-------- Исходный текст --------
Связь между музыкой и алхимией активно искали и в семнадцатом веке. Так, например, одна из иллюстраций в изданной в 1609 году розенкрейцеровской книге изображала алхимика, читавшего заклинания перед пентаграммой в своей лаборатории. На заднем плане располагался стол со струнными музыкальными инструментами и написанным на латыни девизом, утверждавшим, что «божественная музыка прогоняет грусть и плохое настроение»[228].

В 1618 году розенкрейцер и герметист Михаэль Майер выпустил книгу, озаглавленную «Бегущая Аталанта». В ней содержится пятьдесят символических гравюр, призванных проиллюстрировать различные фазы алхимического процесса. Каждый рисунок сопровождается латинским изречением, и каждое это изречение содержит секвенцию, предназначенную для переложения на музыку в форме трехголосной фуги. И действительно, в тексте присутствовали музыкальные партитуры. Можно предположить, что эти вокальные фигуры были сочинены специально для исполнения в лаборатории и каждая из них относилась к конкретной стадии процесса трансмутации.

Примерно в то же время Роберт Фладд, современник и друг Майера, провозглашал такую же герметическую связь между музыкой, магией и алхимией. По словам одного из комментаторов, «Фладц смотрел на музыку также, как на алхимию»[229]. Фладц критиковал музыку своей эпохи как «всего лишь тень истинной и более глубокой музыки», древней герметической музыки, которая «должна быть открыта заново, поскольку через нее человек получает возможность осознать себя и таким образом подойти к мистическому постижению Бога»[230]. Для Фладда «тайный и самый главный аспект музыки» состоял в «восхождении от несовершенства к совершенству, от порока к чистоте… от тьмы к свету, от земли к небесам…»[231]. Фладд был убежден, что божественные эманации, связывающие микрокосм с макрокосмом, должны визуализироваться посредством музыкальной аналогии. Он считал, что инструмент с одной струной, двухоктавный «монохорд», отражает соотношение между небесами и землей, и уподоблял Бога музыканту, играющему на таком «монохорде»[232].

Некоторые аспекты математической магии герметизма и Каббалы неизбежно проникли в христианство, где были адаптированы церковью к духовной музыке. Чаще всего они применялись в культе, посвященном Деве Марии. Число семь, например, считалось числом Богородицы, поскольку ассоциировалось с семью радостями и семью печалями, которые приписывались ей церковной традицией[233]. Так, в 1498 году голландский композитор Матей Пипелар сочинил семичастную песню для праздника семи печалей Богоматери. Другой композитор, Пьер де ла Рю, написал две мессы для того же праздника. Посвященные Деве Марии мессы в семи частях становились все более популярными[234]. В шестнадцатом веке английский композитор Томас Таллис (1510-1585) сочинил несколько посвященных Деве Марии произведений на стихи, состоящие из семи строф.
--------
## Задание:
Напишите, пожалуйста, продолжение текста о музыке и алхимии, начиная сразу после его последнего предложения. Приведенные далее данные представляют собой отдельный материал.
-------- Исходные данные --------
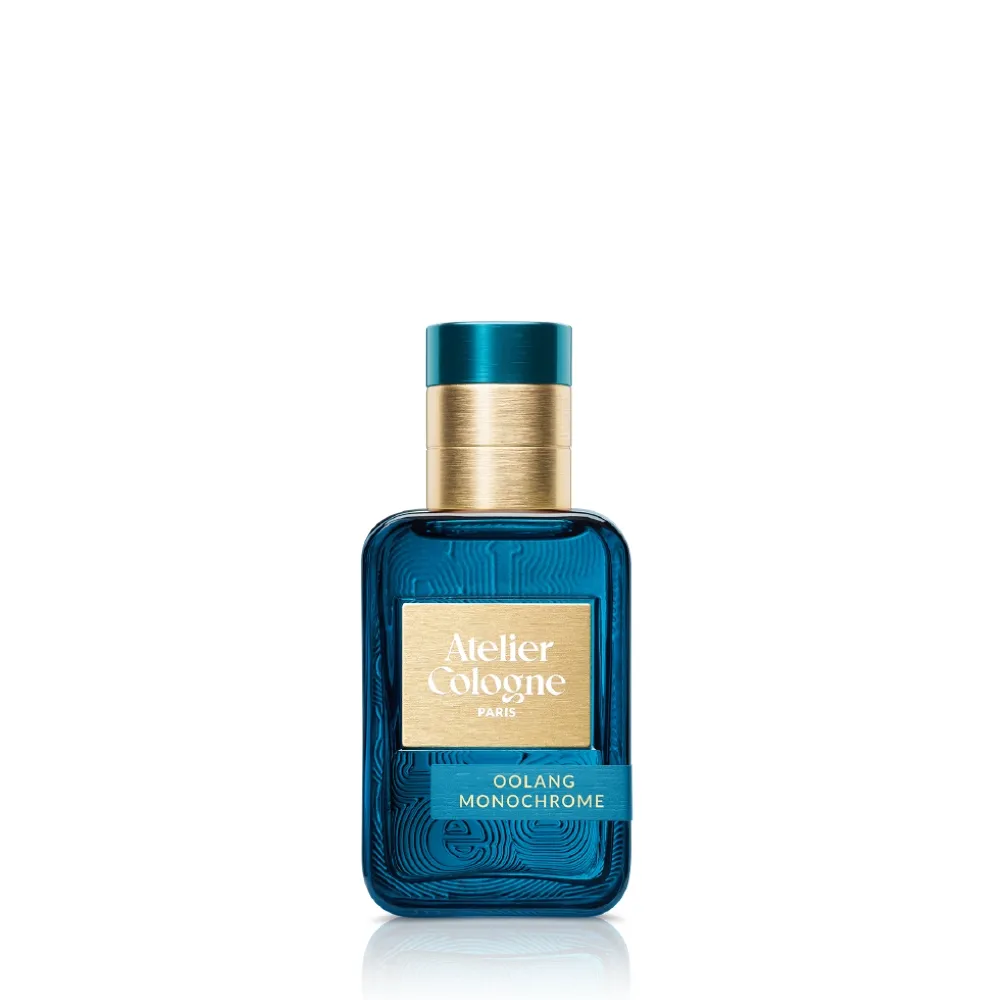 【Atelier Cologne】青玉烏龍 珍稀淡香精 Oolang Monochrome 30ml｜深邃茶香調｜官方直營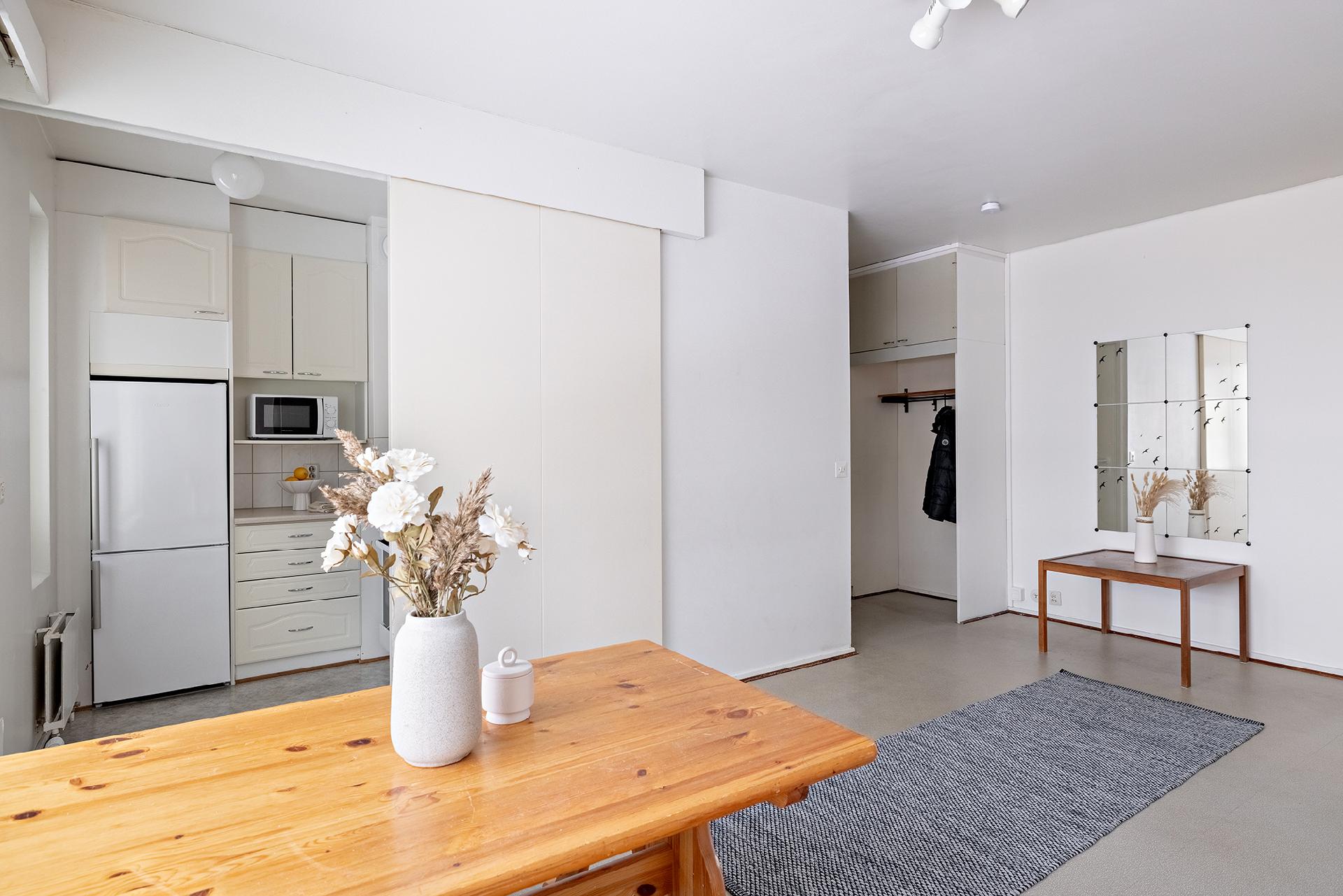 Liisantie 7, Koskela, Oulu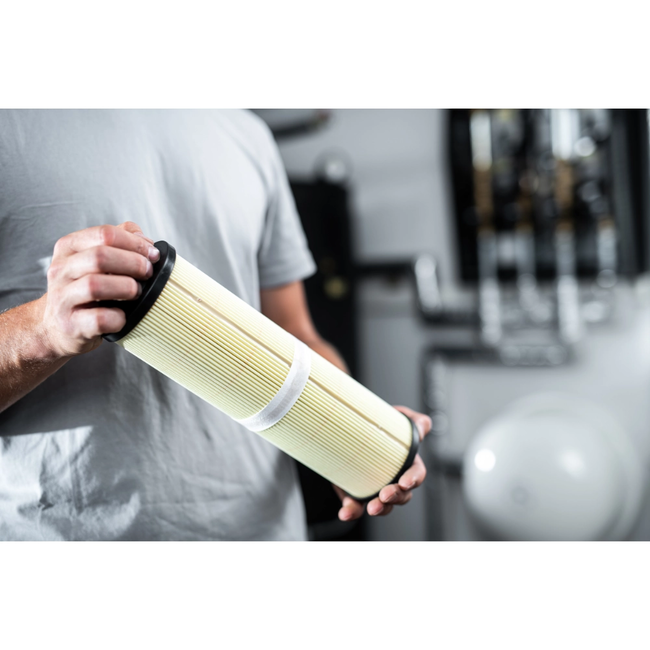 MAGNETIC - Element filtrant pentru stația mobilă de filtrare HWF-1
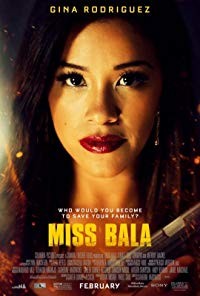 Miss Bala released on dvd on 30 April, 2019.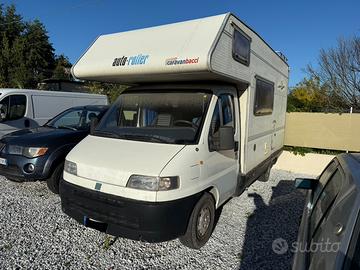 Camper 6 posti
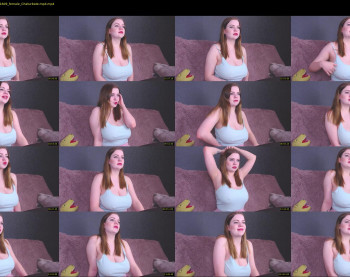 blondiebetsy — 17 minute Chaturbate female cam show recording, 1080p, Nov 6, 2021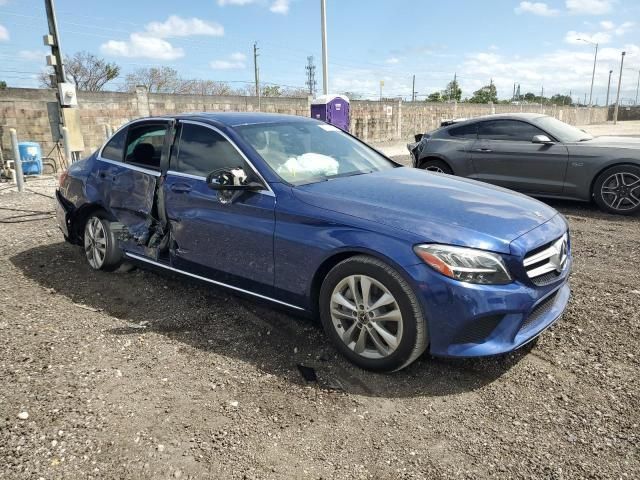 2019 Mercedes-Benz C300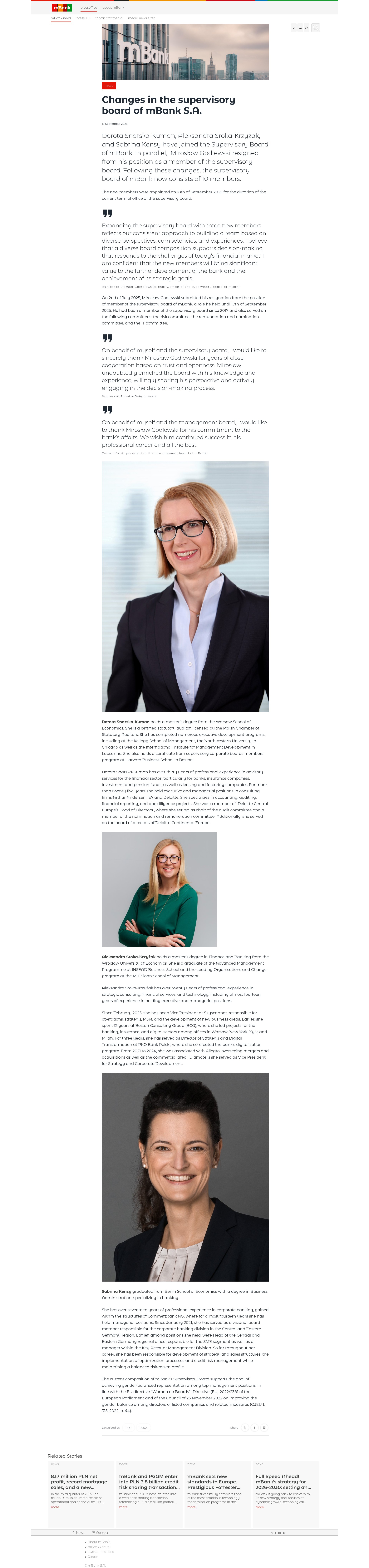 Screenshot of en.media.mbank.pl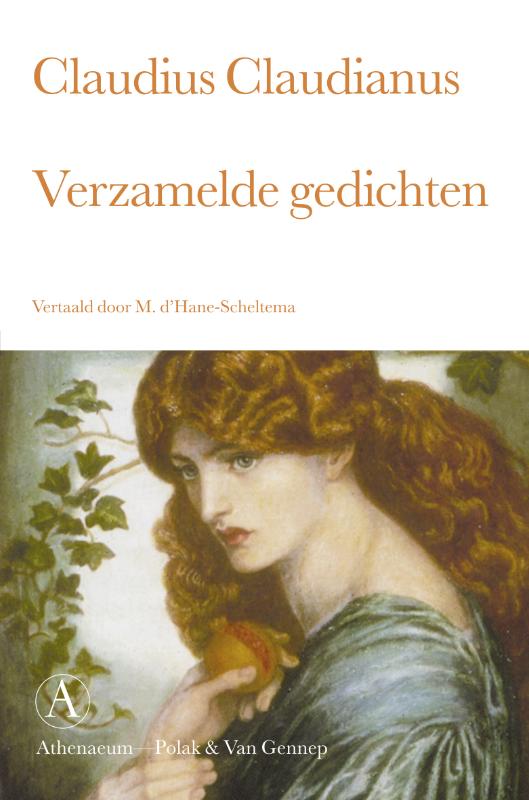 Omslag van Verzamelde gedichten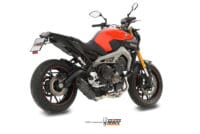 MIVV Suono Compleet uitlaatsysteem - Yamaha MT-09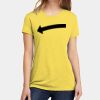 Apparel ® Women's CVC Tee Thumbnail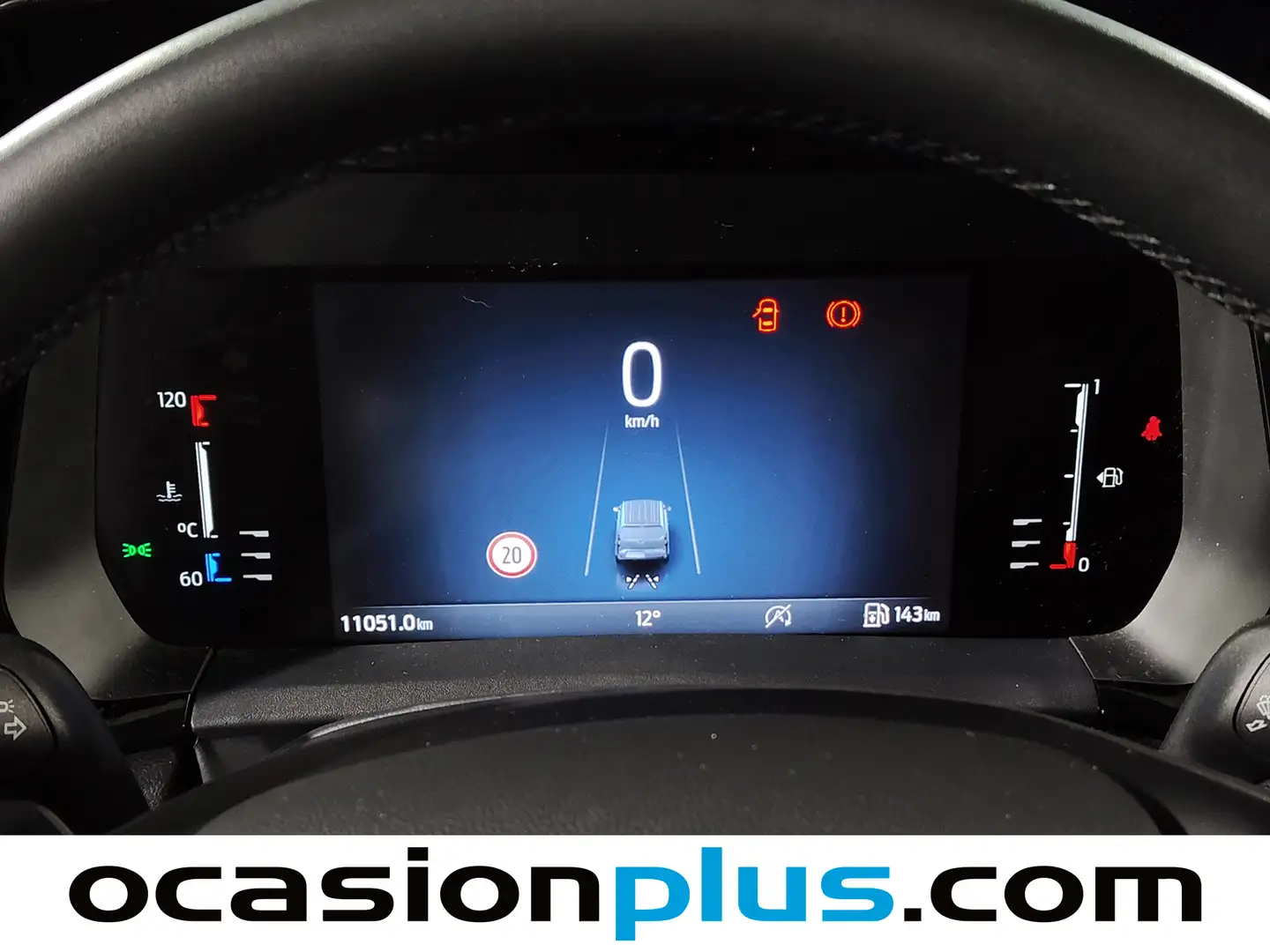 Foto Ford Transit Courier Ford Transit Courier Furgon 1.0 EcoBoost Active (125 CV)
--------
## Выполненное задание:
Все это, разумеется, было достаточно невинным и могло сосуществовать с официальной доктриной. Однако другие, в большей степени неортодоксальные формы герметической музыки и магии также были приняты духовенством, причем самого высокого ранга, вплоть до папы. В начале семнадцатого века, к примеру, папа Урбан VIII был искусным астрологом и часто развлекался тем, что составлял гороскопы для своих кардиналов, предсказывая их смерть. Ситуация окончательно запуталась, когда Другие астрологи начали предсказывать его смерть, а в 1628 году – в тот год в январе должно было произойти лунное затмение, а в декабре солнечное – папа не на шутку встревожился. Он обратился за помощью к философу-герметику Томмазо Кампанелле.

Весь 1628 год Кампанелла и папа регулярно встречались и исполняли магические ритуалы, чтобы противодействовать неблагоприятным астрологическим влияниям. Помещение изолировалось «от доступа свежего воздуха», а затем «сбрызгивалось ароматическими веществами». Сжигались веточки лавра, мирта, розмарина и кипариса. Стены затягивались белой шелковой тканью и украшались ветками. В комнате были зажжены две свечи и пять факелов, символизирующие семь планет. Использовались камни, растения, цвета и ароматы, ассоциировавшиеся с влиянием Венеры и Юпитера. Затем маг и папа пили «астрологически очищенные напитки» и исполняли музыку, призванную задействовать энергию Венеры и Юпитера[235].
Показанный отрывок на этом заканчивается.